The markets that control life and death collapse.

Swarms of repo bots, come to reclaim bodies, descend upon a seastead off the shore of California.

Upload cities in China shut down, unable to purchase energy.

The great exodus begins. The infant zoku escape on desperately crowdfunded ships. Improvised transmitters beam gogols to the loving arms of the Sobornost in the sky.

She watches it all, exhilarated.

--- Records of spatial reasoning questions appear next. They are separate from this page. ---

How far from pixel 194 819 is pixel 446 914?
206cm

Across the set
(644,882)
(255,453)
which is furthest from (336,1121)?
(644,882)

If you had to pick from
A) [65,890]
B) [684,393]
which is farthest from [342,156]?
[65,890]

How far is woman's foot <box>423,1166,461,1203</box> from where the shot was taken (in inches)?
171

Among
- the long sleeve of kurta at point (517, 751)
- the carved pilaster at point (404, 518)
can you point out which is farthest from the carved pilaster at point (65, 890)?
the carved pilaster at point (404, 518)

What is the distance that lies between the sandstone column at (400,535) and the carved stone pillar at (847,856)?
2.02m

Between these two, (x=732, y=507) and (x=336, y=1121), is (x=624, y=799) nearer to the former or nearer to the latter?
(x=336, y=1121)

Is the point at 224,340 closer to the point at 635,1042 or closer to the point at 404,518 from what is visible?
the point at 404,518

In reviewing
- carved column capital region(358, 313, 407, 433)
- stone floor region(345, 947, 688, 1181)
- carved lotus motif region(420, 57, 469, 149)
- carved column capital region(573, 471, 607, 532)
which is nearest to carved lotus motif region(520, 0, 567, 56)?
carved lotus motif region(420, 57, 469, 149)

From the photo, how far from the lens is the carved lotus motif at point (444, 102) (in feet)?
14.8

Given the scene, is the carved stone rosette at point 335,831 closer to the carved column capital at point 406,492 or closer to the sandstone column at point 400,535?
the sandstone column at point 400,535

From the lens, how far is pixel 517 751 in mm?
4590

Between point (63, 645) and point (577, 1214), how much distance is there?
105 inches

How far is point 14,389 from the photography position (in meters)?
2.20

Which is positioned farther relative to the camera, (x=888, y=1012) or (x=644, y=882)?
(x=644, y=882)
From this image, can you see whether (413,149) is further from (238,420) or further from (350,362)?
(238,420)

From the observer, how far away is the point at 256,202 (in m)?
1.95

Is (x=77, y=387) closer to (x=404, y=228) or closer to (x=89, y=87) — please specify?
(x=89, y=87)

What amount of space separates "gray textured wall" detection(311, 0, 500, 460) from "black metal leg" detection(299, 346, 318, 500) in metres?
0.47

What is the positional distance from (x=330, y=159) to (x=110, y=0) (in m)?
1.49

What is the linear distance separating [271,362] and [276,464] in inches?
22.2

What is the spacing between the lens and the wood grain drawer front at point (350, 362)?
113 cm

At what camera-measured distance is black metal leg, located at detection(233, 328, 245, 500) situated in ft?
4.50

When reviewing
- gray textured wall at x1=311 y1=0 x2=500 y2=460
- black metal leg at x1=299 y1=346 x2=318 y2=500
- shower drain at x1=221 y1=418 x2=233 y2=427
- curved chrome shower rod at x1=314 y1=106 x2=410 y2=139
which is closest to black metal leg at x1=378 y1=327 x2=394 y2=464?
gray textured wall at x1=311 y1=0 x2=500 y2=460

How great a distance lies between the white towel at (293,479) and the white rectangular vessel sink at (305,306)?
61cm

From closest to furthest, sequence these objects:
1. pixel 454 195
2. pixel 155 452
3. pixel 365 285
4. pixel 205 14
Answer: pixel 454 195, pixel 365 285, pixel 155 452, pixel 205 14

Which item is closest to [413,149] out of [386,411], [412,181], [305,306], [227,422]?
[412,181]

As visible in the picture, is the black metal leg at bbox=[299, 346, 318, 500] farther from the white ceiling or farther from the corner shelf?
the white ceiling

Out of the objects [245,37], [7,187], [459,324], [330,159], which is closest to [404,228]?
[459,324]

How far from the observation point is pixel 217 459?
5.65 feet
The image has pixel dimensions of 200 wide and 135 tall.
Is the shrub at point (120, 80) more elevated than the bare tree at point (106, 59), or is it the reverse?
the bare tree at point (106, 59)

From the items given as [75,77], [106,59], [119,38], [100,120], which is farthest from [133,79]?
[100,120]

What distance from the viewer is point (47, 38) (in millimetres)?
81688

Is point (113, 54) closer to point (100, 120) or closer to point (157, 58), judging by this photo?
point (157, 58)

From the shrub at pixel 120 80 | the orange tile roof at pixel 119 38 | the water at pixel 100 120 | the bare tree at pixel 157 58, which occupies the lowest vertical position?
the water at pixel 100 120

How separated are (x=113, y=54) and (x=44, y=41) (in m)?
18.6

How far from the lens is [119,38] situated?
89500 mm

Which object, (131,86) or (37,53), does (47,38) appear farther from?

The slate of the world is wiped clean, and it will be her writing that appears on it next.

She turns to Jean to thank him for a beautiful gift, to kiss him like she once did, to tell him how much she loves him.

*

That is the last moment she gives the partial. The rest, she keeps to herself: seeing the horror on his face, the sad eyes wide, all innocence and joy and freedom gone. She does not understand why, it is all like clockwork.

Something else is loose, engulfing gogol minds, burning, consuming.

The weather ghosts who control the climate of a warmed Earth go mad and make winds dance like whips.

There is a fiery arrow in the sky outside. She looks at it, and the faithful bed provides annotations in her field of vision. Sirr, the great city in the sky, is falling.

There are rains of miniature bodies above London, suddenly vacated and deactivated.

Wildcode, they would later call it, serpents that sting minds, madness that consumes a hsien-ku fleet in a great Cry of Wrath, beings born from the machine that Jean made.